A major Revenue & Customs (HMRC) inquiry into the tax credit system failed to identify at least £850m that was believed to have been lost through fraud and error, the government's independent auditors have found.
Tax inspectors predicted they would cut losses by £1.4bn in 2010-11 through a national two-year crackdown but their efforts reduced the total by less than £500m, the National Audit Office (NAO) said.
Instead of almost halving error and fraud rates from 9% to a target of 5%, tax inspectors only managed to reduce it to 8.1%. This resulted in losses of £2.27bn.
"[HMRC] set itself a target ... which it missed by a mile. According to HMRC's own figures, the majority of this £2.27bn – £1.6bn – was due to error rather than fraud by claimants.
"I also find it deeply worrying that even after HMRC has taken action, one in five claims still contain error or fraud.
"[HMRC] needs to inject much more rigour into its collection and analysis of data, particularly around changes in claimants' circumstances, where mistakes are most likely to be made," she said.
About 400 extra staff were switched to the two-year push, which HMRC estimates helped prevent an extra £230m a year being paid out.
The NAO welcomed what it said were "innovative" measures that had begun to show results in tackling particular problems.
But it noted that HMRC had targeted cases most likely to be affected and that one in five of all claims – 1.4m – were still being overpaid.

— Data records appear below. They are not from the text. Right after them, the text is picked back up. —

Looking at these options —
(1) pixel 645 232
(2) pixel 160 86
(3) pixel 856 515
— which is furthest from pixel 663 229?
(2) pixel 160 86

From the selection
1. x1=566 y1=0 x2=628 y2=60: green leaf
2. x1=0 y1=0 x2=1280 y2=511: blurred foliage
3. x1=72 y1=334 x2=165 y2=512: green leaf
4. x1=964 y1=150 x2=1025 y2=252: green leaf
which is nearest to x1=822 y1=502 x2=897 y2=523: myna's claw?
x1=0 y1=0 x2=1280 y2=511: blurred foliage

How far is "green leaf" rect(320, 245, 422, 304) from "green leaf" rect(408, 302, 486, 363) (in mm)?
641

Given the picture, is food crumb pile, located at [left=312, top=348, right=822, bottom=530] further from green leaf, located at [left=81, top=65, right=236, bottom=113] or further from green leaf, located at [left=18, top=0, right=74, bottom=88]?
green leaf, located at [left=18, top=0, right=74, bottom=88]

There had been "little progress" in dealing with people failing to declare partners' income or in checking claimants' stated work and hours, it said. The two areas accounted for £1bn of the fraud and error in 2010-11, while £640m was down to children being wrongly included in claims.

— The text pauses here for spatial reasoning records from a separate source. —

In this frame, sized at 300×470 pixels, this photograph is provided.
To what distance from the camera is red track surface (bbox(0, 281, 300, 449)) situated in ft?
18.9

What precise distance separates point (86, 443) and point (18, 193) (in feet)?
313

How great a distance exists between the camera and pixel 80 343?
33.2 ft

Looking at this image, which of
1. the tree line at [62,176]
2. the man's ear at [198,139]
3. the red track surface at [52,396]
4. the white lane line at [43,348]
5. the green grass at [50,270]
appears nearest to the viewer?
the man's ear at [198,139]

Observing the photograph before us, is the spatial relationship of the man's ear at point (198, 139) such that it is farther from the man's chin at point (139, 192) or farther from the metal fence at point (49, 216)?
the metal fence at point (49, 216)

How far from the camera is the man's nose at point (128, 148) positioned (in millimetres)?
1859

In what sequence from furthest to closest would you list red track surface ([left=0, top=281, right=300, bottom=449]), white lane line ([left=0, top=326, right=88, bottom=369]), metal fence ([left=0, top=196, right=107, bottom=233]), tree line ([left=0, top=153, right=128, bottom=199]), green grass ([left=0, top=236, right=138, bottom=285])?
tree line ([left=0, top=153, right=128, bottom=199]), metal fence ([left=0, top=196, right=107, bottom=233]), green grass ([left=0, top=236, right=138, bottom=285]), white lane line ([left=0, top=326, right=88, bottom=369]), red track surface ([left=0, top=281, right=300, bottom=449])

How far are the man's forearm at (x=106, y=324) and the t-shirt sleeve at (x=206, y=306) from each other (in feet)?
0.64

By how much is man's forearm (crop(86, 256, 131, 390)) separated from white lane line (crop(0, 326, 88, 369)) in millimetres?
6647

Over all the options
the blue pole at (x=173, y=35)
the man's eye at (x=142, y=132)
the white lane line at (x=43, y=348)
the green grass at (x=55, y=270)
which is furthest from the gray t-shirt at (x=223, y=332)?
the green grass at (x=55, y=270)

Amyas Morse, the head of the National Audit Office, who last year declined to sign off HMRC's accounts because of tax-credit fraud and error, said HMRC faced "significant challenges".
"The tax credit system is complicated, and HMRC will have to overcome significant challenges if it is going to achieve value for money," he said. "To tackle error and fraud effectively, there needs to be an improved understanding of risks and better use of information."
Tax credit payments are based on estimates of income – which critics say leaves the system wide open to abuse.
HMRC estimates that up to £4bn of tax-credit debt is unlikely ever to be recovered and has already been forced to write off large sums. They are one of several different welfare payments being brought together in the universal credit in an effort to simplify the system.